Algo que sorprende al observador viajero es lo nuevos que están todos nuestros castillos medievales, impecables, flamantes, a estrenar.
Los castillos han sido construidos de nuevo, son obra nueva inspirada en viejos documentos. El furor constructivo llegó hasta las venerables ruinas. No importa si de paso el constructor ha desfigurado lo que eran, les ha quitado el alma y aire melancólico tan atractivo de las ruinas antiguas. Castles in Spain, des Châteaux en Espagne, son expresiones para significar planes imaginarios, quiméricos o irrealizables (diccionarios Chambers y Petit Robert) que ya no sirven.
Christopher Woodward, que fue director del museo de Bath y es un gran experto en ruinas y restauraciones, tiene un interesante estudio sobre el sentido de las ruinas como elemento de arte y de inspiración a través de los siglos (In ruins, 250 págs). Tras leerlo, se nos atemperaría ese afán restaurador, constructor, que tenemos en tantas autonomías y regiones y que está en parte motivado por una especie de vocación identitaria. Puestos a leer, en el supuesto caso de que tengan tiempo sus señorías y los alcaldes, lean El tiempo, gran escultor, de Marguerite Yourcenar. A lo mejor así entienden mejor que las ruinas tienen valor en sí mismas.
Por su parte, el jurista Santiago Muñoz Machado publicó un breve pero denso e interesante trabajo en 2010, La resurrección de las ruinas. Era a propósito del destrozo y construcción inventada del Teatro de Sagunto, y se extiende sobre la interpretación y jurisprudencia en torno al artículo 39 de la Ley de Protección del Patrimonio Histórico. La ley puede no ser perfecta, pero nos tememos que muchas de esas reconstrucciones lo son menos e incumplen la ley.
En efecto, muchos de los castillos, o ruinas que lo fueron, no son obras de consolidación las que han sufrido, sino demoliciones y nuevos lienzos de muro, almenas donde no había, torres prácticamente inventadas. Les falta el aire acondicionado. Están perfectos para las series de televisión de novela histórica.

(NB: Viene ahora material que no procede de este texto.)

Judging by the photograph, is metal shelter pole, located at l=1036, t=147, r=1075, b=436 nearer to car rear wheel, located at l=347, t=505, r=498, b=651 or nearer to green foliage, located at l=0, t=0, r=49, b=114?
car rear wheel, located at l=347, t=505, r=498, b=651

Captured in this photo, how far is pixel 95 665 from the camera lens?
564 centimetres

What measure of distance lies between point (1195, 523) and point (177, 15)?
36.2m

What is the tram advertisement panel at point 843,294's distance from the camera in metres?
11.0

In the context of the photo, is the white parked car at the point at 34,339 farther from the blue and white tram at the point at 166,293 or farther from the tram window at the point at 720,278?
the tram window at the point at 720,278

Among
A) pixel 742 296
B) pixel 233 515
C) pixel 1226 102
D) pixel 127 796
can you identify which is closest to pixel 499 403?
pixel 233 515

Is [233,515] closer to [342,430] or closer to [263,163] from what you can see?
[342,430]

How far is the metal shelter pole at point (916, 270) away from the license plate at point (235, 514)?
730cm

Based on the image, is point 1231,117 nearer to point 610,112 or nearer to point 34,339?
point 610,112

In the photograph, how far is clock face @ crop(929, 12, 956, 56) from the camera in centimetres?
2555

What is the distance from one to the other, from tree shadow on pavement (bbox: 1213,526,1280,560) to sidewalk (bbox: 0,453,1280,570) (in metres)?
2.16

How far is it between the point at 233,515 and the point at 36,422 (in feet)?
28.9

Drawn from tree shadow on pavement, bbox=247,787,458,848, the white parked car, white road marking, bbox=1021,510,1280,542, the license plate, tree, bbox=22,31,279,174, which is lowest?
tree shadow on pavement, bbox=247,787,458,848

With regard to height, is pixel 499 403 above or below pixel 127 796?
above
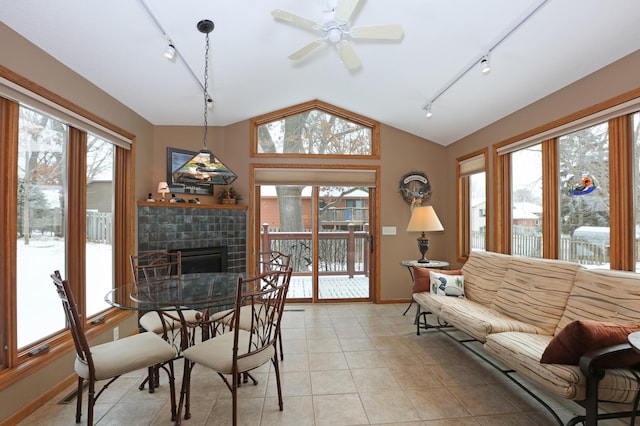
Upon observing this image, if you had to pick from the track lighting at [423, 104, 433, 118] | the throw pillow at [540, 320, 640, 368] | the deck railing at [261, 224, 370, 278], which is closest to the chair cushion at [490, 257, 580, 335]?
the throw pillow at [540, 320, 640, 368]

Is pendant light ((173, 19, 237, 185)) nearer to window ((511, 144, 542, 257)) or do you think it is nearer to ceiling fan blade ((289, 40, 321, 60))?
ceiling fan blade ((289, 40, 321, 60))

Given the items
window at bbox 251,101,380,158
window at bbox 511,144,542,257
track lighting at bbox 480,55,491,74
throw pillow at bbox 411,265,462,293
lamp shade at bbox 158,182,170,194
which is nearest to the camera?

Este furor renovador se debe a tres motivos: uno, los constructores tenían que hacer negocio cuando ya no tenían bloques que construir ni costas que mancillar, ayudados por los alcaldes; dos, la paradigmática ausencia de cualquier tipo de romanticismo en España. Somos bruscos y pedregosos. ¿Para qué ibamos a querer ruinas? Y, tres, se debe a esa concepción del turismo de parque temático que se va imponiendo, con “recreaciones” medievales y animación de calles. Esto es producto del turismo, como señalaba el ministerio en un informe sobre la Recuperación de edificios históricos para usos turísticos, de 1986. Ha primado la utilización y disfrute de esos edificios en vez de la pureza histórica. A veces, como en el caso del Parador Nacional que se perpetra ahora en la Dalt Vila, en Ibiza, le queda a uno la esperanza de que falte el dinero, para limitar los estropicios.
Parece que se ha seguido el modelo inventado por aquel funesto e hiperactivo arquitecto francés, Viollet le Duc, que a finales del siglo XIX, reconstruyó o construyó, mejor dicho, fortalezas como Carcassonne, preparándolas para ser los parques temáticos en que han convertido esas viejas ciudades. De tal forma y con tanto ardor trabajó que se acuñó la expresión violé par le duc, violada por el duque.
Los castillos de Castilla están casi todos como los Paradores de Turismo, es decir, cursis de tanto retoque (como muestra véanse los de Lerma, o Avila, cuya obra, hace décadas, desfiguró el viejo palacio medieval, u Olite, lleno de kitsch pseudo medieval). Pero ya empezamos a hacerlo por el sur, aunque la crisis de la construcción haya atenuado un poco ese ardor de inventar ruinas: en Montiel, Ciudad Real, parece que ya han empezado a destruir el castillo de la Estrella –el de la lucha fraticida entre Enrique de Trastámara y Pedro de Castilla-, a ver qué queda. En Segura de la Sierra, Jaén, lo han reedificado hasta la saciedad y lo poco que queda verdaderamente antiguo y con carácter son algunos lienzos de muralla. El de Santa Catalina, en la capital provincial, fue convertido en un Parador en los años sesenta, y su parecido con las ruinas preexistentes es pura coincidencia. Ruinas, como en muchos sitios, producto de la destrucción napoleónica, que practicó en la Península la táctica de la tierra quemada.
Pero a lo mejor es que no conocemos los arcanos del Estado y resulta que todo esto no es sino una secreta estrategia militar de defensa contra algún enemigo que se presente.